Insufficient and costly purpose-built student accommodation may be putting Australia at a competitive disadvantage when recruiting internationally, research commissioned by the International Education Association of Australia has suggested.

Private market rent prices around inner city institutions can be equal to or more than those in some of the world’s most expensive cities

The two discussion papers, presented at IEAA’s International Student Accommodation Symposium, were commissioned as a result of concerns raised by the Council of International Students of Australia about the quality and affordability of student accommodation for international students.

“International students are generally very satisfied, but living costs and affordability are areas of concern”

“International students are generally very satisfied with their study experience in Australia, but living costs and affordability are areas of concern,” states one report.

A lack of university-provided accommodation is one of the key issues raised in two discussion papers carried out by commercial property firm JLL, which looked at domestic accommodation provision as well as providing a comparison with offerings in the UK, US, Canada, Singapore, Hong Kong and Malaysia.

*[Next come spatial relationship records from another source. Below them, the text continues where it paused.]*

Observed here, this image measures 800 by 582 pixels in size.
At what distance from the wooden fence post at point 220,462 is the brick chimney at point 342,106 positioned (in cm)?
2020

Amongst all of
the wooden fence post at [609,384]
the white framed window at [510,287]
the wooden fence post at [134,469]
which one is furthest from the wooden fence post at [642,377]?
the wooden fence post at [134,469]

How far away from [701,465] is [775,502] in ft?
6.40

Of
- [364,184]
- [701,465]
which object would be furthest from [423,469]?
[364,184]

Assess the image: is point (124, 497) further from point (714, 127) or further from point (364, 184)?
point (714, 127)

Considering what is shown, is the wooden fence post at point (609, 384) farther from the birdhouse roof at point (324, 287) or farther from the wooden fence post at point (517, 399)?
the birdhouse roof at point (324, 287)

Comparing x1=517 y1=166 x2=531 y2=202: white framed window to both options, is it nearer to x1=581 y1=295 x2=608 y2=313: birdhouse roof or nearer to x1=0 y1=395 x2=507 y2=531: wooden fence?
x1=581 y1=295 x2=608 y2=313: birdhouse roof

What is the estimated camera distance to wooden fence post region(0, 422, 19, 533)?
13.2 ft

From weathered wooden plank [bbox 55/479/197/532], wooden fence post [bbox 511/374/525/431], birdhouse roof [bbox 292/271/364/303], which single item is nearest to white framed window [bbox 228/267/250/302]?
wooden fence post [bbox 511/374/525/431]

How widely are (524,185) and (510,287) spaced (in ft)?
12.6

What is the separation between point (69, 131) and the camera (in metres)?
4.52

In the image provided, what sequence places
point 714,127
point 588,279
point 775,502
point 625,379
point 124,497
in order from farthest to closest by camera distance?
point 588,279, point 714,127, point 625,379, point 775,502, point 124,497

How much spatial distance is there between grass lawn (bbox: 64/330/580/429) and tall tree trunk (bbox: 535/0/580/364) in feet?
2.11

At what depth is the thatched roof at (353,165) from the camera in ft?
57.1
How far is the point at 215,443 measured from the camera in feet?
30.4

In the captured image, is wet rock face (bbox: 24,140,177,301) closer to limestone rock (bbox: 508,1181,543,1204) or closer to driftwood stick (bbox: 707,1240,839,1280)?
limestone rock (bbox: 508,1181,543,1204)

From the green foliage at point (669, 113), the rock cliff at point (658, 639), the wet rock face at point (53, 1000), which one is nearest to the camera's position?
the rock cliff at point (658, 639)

The shortage of university accommodation means that international students in Australia are much more dependent on the private rental sector than in other countries, while institutions lose out on opportunities to attract students through university-managed accommodation.

For example, Swinburne University provides just seven beds per 1,000 students, while the University of New England has the largest number, at 100 per 1,000.

In contrast, the UK’s LSE provides 407 beds per 1,000 students and Cornell in the US provides 310 per 1,000.

In particular, a lack of collegiate-style housing compared to countries such as the UK and US may be detrimental to the study abroad experience, the reports state, as collegiate accommodation provides “a more connected and more community-focused educational experience”.

“There is a perception in Australia that international students are only focussed on having their own private room,” Phil Honeywood, IEAA’s CEO, told The PIE News.

“However, both our commissioned research papers, and the dialogue at the symposium, indicated that other student destination countries, especially the United States, have a tradition of providing predominantly shared student bedrooms.”

Honeywood noted that some private accommodation developers in Australia are beginning to offer shared rooms and that there is “apparently growing demand for this option if there is a commensurate rent reduction”.

In the private sector, the high cost of housing puts Australia at a disadvantage to all other countries included in the study apart from the US.

“The real threat to Australia may come from cities that can offer both affordable collegiate living, as well as affordable and available private rental”

For some locations there was no housing available at a benchmarked affordable rents rate, which the report sets at around AUS$1,000 a month – around 30-40% of a “relative generous assumed income” of $30,000 a year.

Private market rent prices around inner city institutions can be equal to or more than those in some of the world’s most expensive cities, it adds, while those in suburban locations are more competitive.

“The real threat to Australia may come from cities that can offer both affordable collegiate living, as well as affordable and available private rental,” the research states.

Based on these findings, the reports conclude that further development of new, high quality accommodation in Australia is a “necessity”.

There are currently 58,109 beds of purpose built student accommodation in Australia’s six top metropolitan areas – up by 8% or 4,647 beds in the last year – and JLL predicts that developments will continue to increase in response to the lack of supply.

International student numbers have risen by 4.4% in the last year, with 8.9% yearly growth among tertiary students, who generate the most demand for purpose-built accommodation.

It also predicts that at least one more new significant developer or operator will enter the sector in 2015.

IEAA will create an Outcomes Report based on the reports and accompanying symposium, which it will use to lobby authorities at the federal, state and local levels to address the issue of accommodation.

“There will need now to be extensive follow up and an agreed action plan to get this key issue of student accommodation on the agenda of consultative bodies such as the newly formed International Education Ministerial Council,” Honeywood added.